- Active: 1757–1763
- Country: Kingdom of Great Britain
- Branch: British Army
- Type: Infantry
- Size: two battalions
- Nickname(s): Montgomerie's Highlanders
- Colors: Green facings and white lace.
- Engagements: Seven Years' War Pontiac's War

Commanders
- Notable commanders: Archibald Montgomerie

= 77th Regiment of Foot (Montgomerie's Highlanders) =

British Army regiment that fought in North America

The 77th Regiment of Foot (Montgomerie's Highlanders) was a Highland Scots Regiment raised in 1757. The 77th Regiment was one of the first three Highland Regiments to fight in North America. During the Seven Years' War, the regiment lost 110 soldiers and 259 were wounded.

==History==
The regiment was raised at Stirling by Major Archibald Montgomerie as the 1st Highland Battalion and ranked as the 62nd Regiment of Foot in 1757. Formed under a plan to increase the loyalty of the Highlanders to the Crown by sending 2,000 Highlanders to fight in North America, the battalion ultimately included thirteen companies with 105 enlisted men each for a total of 1,460 men with 65 sergeants and 30 pipers and drummers. The battalion was drawn from the Montgomery, Stuart, Fraser, MacDonald, Cameron, Maclean, and MacPherson clans. Montgomerie recruited the first ten companies in 1756 and an additional three in 1757. The first ten companies departed Cork on 30 June 1757 to reinforce the garrison of Charleston, arriving there on 3 September. At Charleston, 200 soldiers who were from the Scottish Lowlands were transferred to the Royal Americans. The three new companies, meanwhile, were sent to Philadelphia and arrived there on 22 April 1758, moving to Carlisle in May. The rest of the battalion was transported to Philadelphia and debarked there on 8 June. The battalion was renamed the 77th Regiment of Foot (Montgomery's Highlanders) in June 1758.

The regiment took part in the Forbes Expedition across Pennsylvania in 1758. A detachment of 317 officer and men the regiment participated in the Battle of Fort Duquesne on 14 September 1758, 131 of whom were killed or captured, including Major James Grant. 186 survivors rejoined the main regiment under Colonel Henry Bouquet and participated in the capture of Fort Duquesne on 24 November, 1758.

In 1760, six companies participated in a campaign against the Cherokee under the command of the regiment's colonel, Archibald Montgomery.
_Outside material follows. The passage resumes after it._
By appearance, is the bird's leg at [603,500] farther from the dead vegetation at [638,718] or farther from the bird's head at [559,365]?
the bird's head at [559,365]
Ten Cherokee towns were destroyed in three days. However, Montgomery's force was defeated on June 27, 1760 at the Battle of Echoee. While Montgomery took the bulk of the army back to Charleston, 120 of the 77th were left at Fort Prince George until April, 1761.

The 120 men in South Carolina sailed for the West Indies in June 1761 where it joined the remainder of the regiment sent from New York. They took part in the Invasion of Martinique in January 1762 and the siege of Havana in June 1762.

The Regiment was disbanded later in the year.